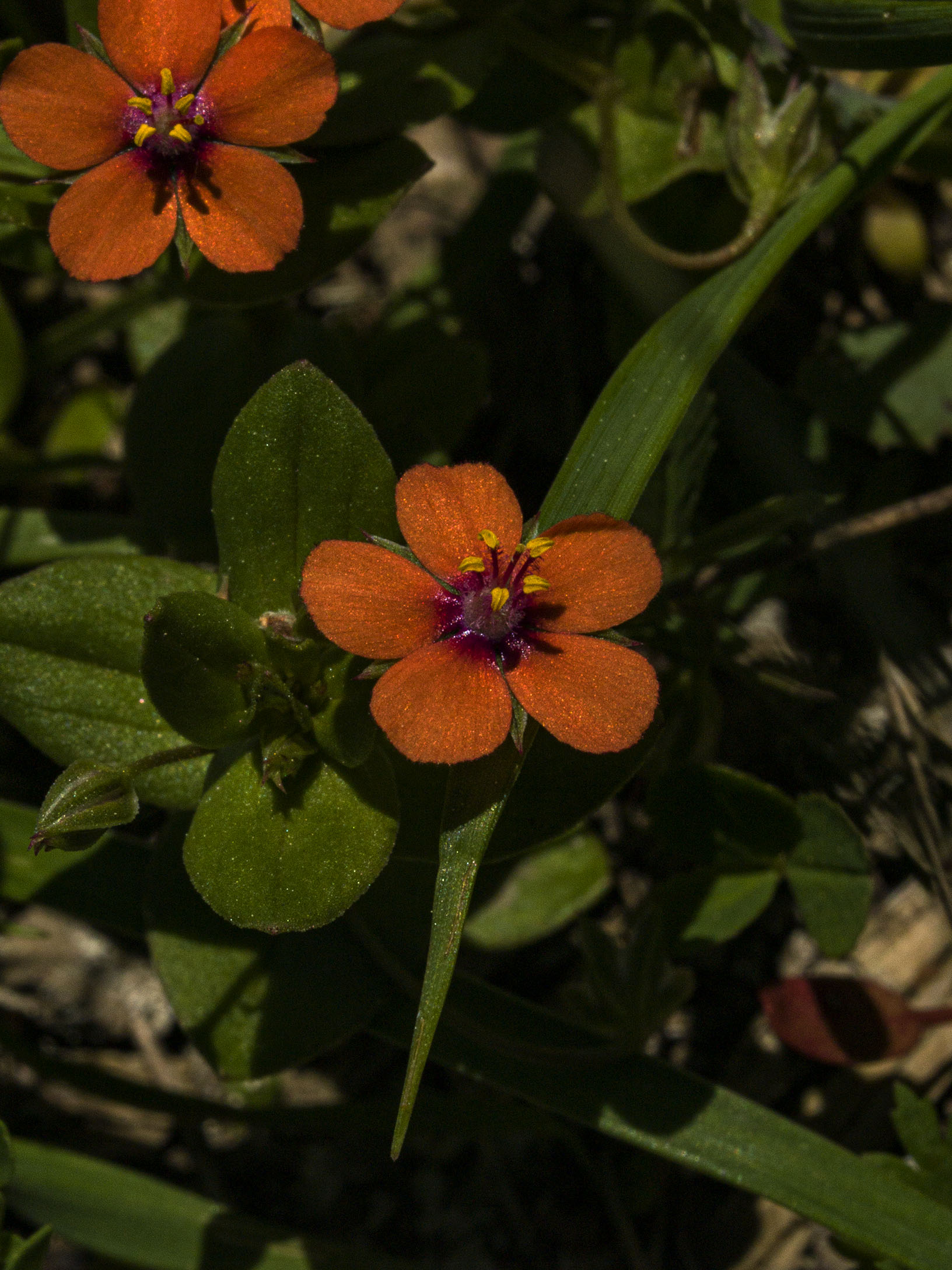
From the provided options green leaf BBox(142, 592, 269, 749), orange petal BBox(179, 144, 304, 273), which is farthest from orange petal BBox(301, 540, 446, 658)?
orange petal BBox(179, 144, 304, 273)

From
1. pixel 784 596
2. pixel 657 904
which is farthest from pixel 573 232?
pixel 657 904

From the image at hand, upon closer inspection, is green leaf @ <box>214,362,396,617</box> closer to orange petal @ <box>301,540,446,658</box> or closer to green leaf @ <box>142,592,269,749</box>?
green leaf @ <box>142,592,269,749</box>

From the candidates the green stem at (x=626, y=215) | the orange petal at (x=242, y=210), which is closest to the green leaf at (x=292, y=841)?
the orange petal at (x=242, y=210)

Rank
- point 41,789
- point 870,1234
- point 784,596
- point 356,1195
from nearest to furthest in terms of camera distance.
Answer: point 870,1234 < point 41,789 < point 356,1195 < point 784,596

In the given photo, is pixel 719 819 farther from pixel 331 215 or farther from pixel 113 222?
pixel 113 222

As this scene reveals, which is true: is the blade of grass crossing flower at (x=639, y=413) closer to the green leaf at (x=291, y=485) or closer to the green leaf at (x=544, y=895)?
the green leaf at (x=291, y=485)

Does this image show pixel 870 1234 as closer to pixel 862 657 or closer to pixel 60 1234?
pixel 862 657

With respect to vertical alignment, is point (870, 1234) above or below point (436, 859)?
below
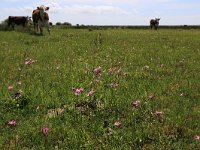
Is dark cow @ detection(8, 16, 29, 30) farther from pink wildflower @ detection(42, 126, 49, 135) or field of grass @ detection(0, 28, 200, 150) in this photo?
pink wildflower @ detection(42, 126, 49, 135)

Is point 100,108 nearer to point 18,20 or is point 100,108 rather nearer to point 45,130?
point 45,130

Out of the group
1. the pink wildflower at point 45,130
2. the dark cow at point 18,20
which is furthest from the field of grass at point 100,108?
the dark cow at point 18,20

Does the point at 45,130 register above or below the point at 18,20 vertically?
above

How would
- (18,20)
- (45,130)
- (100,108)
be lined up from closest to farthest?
(45,130), (100,108), (18,20)

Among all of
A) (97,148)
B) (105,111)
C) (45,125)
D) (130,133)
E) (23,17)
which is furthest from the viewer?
(23,17)

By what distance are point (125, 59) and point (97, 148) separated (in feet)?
31.7

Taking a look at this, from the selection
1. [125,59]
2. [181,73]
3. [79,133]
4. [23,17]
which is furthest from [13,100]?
[23,17]

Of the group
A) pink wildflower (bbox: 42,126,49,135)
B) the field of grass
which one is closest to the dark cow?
the field of grass

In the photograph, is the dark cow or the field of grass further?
the dark cow

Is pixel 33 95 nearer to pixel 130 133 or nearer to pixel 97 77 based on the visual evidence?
pixel 97 77

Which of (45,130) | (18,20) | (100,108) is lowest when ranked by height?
(18,20)

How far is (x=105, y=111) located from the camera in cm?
852

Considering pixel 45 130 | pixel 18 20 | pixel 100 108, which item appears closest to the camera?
pixel 45 130

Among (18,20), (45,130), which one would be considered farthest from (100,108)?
(18,20)
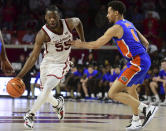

□ □ □ □

Requirement => Please pull out every line of the listing above that contains the string "pink", copying each such line in full. Case counts, so only matches with identical capitalization qualify.

Exercise result =>
Is dark cow @ detection(8, 16, 29, 30) farther from pink wildflower @ detection(42, 126, 49, 135) or field of grass @ detection(0, 28, 200, 150) in this photo?
pink wildflower @ detection(42, 126, 49, 135)
1. the pink wildflower at point 45,130
A) pink wildflower (bbox: 42,126,49,135)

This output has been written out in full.